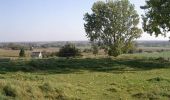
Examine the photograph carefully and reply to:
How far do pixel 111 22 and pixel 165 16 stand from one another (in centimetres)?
2111

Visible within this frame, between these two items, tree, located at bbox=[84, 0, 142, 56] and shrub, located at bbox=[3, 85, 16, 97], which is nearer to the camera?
shrub, located at bbox=[3, 85, 16, 97]

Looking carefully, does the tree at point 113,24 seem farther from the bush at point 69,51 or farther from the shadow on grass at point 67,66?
the shadow on grass at point 67,66

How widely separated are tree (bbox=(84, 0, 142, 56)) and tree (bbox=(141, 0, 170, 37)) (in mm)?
15193

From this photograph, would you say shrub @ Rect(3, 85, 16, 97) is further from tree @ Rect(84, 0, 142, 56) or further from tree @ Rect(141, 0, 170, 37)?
tree @ Rect(84, 0, 142, 56)

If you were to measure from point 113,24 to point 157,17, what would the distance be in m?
19.4

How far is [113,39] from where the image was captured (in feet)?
215

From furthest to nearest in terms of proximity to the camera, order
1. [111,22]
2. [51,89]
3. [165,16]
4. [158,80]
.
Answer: [111,22]
[165,16]
[158,80]
[51,89]

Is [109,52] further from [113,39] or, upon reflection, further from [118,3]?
[118,3]

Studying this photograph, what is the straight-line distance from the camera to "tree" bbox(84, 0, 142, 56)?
6378cm

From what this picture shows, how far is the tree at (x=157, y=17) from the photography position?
4334cm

Task prompt: Revise the entire listing by replacing every occurrence of "camera" with "viewer" and leaving everything else unchanged. Omit the pictures from your reply.

Written solution:
Examine the photograph carefully and reply to:
How far do pixel 111 22 and pixel 165 16 stand from one another (in centimetres)?
2111

Visible within this frame, between these two items, tree, located at bbox=[84, 0, 142, 56] and shrub, located at bbox=[3, 85, 16, 97], which is nearer to the viewer?
shrub, located at bbox=[3, 85, 16, 97]

Looking carefully, does the tree at point 113,24 seem farther from the bush at point 69,51 or farther from the shadow on grass at point 67,66?
the shadow on grass at point 67,66

How widely separated are tree (bbox=(84, 0, 142, 56)) and tree (bbox=(141, 0, 170, 37)) (in mm)?
15193

From this photograph, would you say shrub @ Rect(3, 85, 16, 97) is further from tree @ Rect(84, 0, 142, 56) or further from tree @ Rect(141, 0, 170, 37)?
tree @ Rect(84, 0, 142, 56)

If you were to measure from point 113,24 to point 157,17, what would the distance be in m?
19.4

How far is [113,39] from where the image was captured (in feet)?
215

From furthest to nearest in terms of proximity to the viewer, order
1. [111,22]
2. [51,89]
3. [165,16]
4. [158,80]
.
Answer: [111,22]
[165,16]
[158,80]
[51,89]

Is [109,52] further from [113,39] or, upon reflection, further from [118,3]?
[118,3]

Studying this photograph, what is the straight-line distance from the viewer to "tree" bbox(84, 0, 142, 56)?
6378cm

From what this picture shows, how far is the tree at (x=157, y=17) from the photography position?
4334cm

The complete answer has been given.